== Things to do ==
1. Return everything from "Accused Florencio Sarra and" down to "February 2, 1983." in the court case excerpt, copied word for word.
2. In the records, take everything from the line containing "Scan the image above for any backpacks." down to the line containing "361,314 -> 375,325", and write those lines out again with "slippers" swapped for "sandals" and nothing else changed.
──────── Excerpted passage ────────
Accused Florencio Sarra and married to Thelma Sarra, denied the rape, but admitted having had sex with the complainant that day at about 4:00 p.m. of June 28, 1984 in the room of complainant who, while accused was drinking tuba in the kitchen of her house with his friend, Petronilo Itchon, called him up and inside her room because they were lovers, and they had been lovers since February 2, 1983 yet; that they then had sexual intercourse in the room upon the motivation of the complainant; previously, they have had about 9 sexual intercourses since February 2, 1983.
It is not disputed that Vivencio Sombelon, a tuba-gatherer and the husband of herein complainant, was out of his residence and Bgy. Libertad when the alleged incident happened in the evening of June 28, 1984. He had left at about 4:00 p.m. of the same day for Bgy. Juangon, Malitbog, Southern Leyte to deliver tuba, a local wine produced from coconut trees. He spent the night in Bgy. Juangon. Before he left, he entrusted to his close friend, the herein accused Florencio Sarra, the care of his tuba-producing coconut trees until his (Vivencio) return. Juangon is a lowland barangay beside the sea, about 5 to 7 kilometers from the mountain barangay of Libertad. The distance can be travelled only on foot. The house of the accused is about 200 meters from the house of the complainant. The kitchen of complainant's house is on the ground floor while the main house is elevated. The nearest house to complainant's residence is about 110 meters away.
──────── Data records ────────
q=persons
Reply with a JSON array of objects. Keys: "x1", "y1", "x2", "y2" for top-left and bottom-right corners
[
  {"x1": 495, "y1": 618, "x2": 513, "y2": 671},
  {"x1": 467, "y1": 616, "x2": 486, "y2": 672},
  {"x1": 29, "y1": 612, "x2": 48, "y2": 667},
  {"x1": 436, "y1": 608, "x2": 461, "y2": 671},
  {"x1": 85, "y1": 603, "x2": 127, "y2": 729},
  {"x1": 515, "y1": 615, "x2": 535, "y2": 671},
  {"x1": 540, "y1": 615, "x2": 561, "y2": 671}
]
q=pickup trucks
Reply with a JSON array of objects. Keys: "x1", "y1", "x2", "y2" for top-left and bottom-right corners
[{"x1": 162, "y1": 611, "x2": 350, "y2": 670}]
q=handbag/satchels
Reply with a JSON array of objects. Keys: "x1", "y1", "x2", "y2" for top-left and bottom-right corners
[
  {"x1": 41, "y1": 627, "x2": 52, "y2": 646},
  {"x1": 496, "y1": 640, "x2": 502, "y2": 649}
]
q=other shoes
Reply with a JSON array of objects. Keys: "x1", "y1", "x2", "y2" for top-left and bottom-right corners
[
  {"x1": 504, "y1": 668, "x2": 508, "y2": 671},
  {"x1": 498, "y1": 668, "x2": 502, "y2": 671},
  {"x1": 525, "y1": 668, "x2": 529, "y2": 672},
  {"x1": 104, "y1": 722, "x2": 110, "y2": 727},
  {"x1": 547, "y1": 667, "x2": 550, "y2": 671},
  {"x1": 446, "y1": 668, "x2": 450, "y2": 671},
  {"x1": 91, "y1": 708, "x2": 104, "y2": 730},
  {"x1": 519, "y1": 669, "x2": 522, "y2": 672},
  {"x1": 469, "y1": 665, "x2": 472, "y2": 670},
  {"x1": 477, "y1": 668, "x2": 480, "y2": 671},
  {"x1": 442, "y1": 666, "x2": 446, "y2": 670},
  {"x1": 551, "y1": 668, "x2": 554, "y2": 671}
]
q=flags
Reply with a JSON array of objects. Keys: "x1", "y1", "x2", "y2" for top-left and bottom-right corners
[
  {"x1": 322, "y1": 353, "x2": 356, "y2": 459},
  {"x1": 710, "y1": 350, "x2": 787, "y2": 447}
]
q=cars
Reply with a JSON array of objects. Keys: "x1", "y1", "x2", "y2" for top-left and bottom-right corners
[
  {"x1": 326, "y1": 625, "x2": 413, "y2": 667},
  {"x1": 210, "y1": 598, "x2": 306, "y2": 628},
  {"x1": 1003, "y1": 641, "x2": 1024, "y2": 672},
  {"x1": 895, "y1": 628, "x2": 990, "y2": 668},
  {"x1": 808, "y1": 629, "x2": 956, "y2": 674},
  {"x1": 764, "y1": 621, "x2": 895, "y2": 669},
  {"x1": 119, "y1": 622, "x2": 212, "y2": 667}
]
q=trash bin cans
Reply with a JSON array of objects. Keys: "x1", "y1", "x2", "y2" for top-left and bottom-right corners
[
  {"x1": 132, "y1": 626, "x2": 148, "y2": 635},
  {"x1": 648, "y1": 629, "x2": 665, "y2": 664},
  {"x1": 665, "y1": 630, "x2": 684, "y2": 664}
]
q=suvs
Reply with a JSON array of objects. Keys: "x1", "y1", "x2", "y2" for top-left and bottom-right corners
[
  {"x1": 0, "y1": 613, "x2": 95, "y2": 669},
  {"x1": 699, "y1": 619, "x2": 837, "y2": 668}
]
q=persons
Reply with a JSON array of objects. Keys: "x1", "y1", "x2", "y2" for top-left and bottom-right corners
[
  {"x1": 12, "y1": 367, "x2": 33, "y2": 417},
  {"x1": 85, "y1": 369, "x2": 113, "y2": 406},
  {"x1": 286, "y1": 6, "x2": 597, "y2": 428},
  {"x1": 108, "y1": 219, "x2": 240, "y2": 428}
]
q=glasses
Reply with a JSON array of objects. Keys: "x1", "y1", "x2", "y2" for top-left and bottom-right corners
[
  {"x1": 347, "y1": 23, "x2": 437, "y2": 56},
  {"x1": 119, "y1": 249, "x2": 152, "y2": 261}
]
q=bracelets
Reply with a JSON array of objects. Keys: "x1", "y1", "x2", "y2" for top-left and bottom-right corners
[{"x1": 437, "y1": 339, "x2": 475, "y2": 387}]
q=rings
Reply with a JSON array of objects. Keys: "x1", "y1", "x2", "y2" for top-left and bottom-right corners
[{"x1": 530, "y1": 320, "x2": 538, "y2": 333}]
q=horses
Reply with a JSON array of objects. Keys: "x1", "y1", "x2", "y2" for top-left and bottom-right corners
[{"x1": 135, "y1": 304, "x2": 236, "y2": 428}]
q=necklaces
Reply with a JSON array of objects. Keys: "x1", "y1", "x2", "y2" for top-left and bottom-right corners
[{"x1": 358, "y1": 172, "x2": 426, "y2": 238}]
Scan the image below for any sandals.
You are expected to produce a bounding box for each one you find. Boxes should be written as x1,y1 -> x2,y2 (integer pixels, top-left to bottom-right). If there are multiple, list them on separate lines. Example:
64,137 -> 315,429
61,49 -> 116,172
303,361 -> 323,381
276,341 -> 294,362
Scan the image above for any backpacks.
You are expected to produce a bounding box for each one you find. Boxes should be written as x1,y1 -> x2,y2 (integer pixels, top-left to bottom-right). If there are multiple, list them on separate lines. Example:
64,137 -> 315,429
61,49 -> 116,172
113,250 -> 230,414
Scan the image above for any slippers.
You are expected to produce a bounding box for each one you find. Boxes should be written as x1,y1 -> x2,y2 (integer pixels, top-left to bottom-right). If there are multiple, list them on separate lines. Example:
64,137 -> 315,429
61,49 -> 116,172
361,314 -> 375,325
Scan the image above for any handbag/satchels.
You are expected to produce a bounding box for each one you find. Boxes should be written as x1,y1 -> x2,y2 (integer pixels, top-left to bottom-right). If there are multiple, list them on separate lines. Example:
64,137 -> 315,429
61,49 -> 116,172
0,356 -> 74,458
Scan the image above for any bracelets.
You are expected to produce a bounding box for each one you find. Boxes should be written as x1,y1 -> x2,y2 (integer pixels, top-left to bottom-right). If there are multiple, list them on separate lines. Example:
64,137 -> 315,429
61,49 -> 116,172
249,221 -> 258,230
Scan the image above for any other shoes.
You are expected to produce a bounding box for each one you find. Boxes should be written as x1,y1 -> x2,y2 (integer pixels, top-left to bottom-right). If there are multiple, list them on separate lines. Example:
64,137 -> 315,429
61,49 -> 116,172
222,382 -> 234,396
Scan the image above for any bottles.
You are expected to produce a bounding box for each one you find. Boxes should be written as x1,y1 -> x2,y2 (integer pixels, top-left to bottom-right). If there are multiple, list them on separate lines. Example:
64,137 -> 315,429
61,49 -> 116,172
────────
== Expected outputs ==
1.
Accused Florencio Sarra and married to Thelma Sarra, denied the rape, but admitted having had sex with the complainant that day at about 4:00 p.m. of June 28, 1984 in the room of complainant who, while accused was drinking tuba in the kitchen of her house with his friend, Petronilo Itchon, called him up and inside her room because they were lovers, and they had been lovers since February 2, 1983 yet; that they then had sexual intercourse in the room upon the motivation of the complainant; previously, they have had about 9 sexual intercourses since February 2, 1983.

2.
Scan the image above for any backpacks.
You are expected to produce a bounding box for each one you find. Boxes should be written as x1,y1 -> x2,y2 (integer pixels, top-left to bottom-right). If there are multiple, list them on separate lines. Example:
64,137 -> 315,429
61,49 -> 116,172
113,250 -> 230,414
Scan the image above for any sandals.
You are expected to produce a bounding box for each one you find. Boxes should be written as x1,y1 -> x2,y2 (integer pixels, top-left to bottom-right). If there are multiple, list them on separate lines. Example:
64,137 -> 315,429
61,49 -> 116,172
361,314 -> 375,325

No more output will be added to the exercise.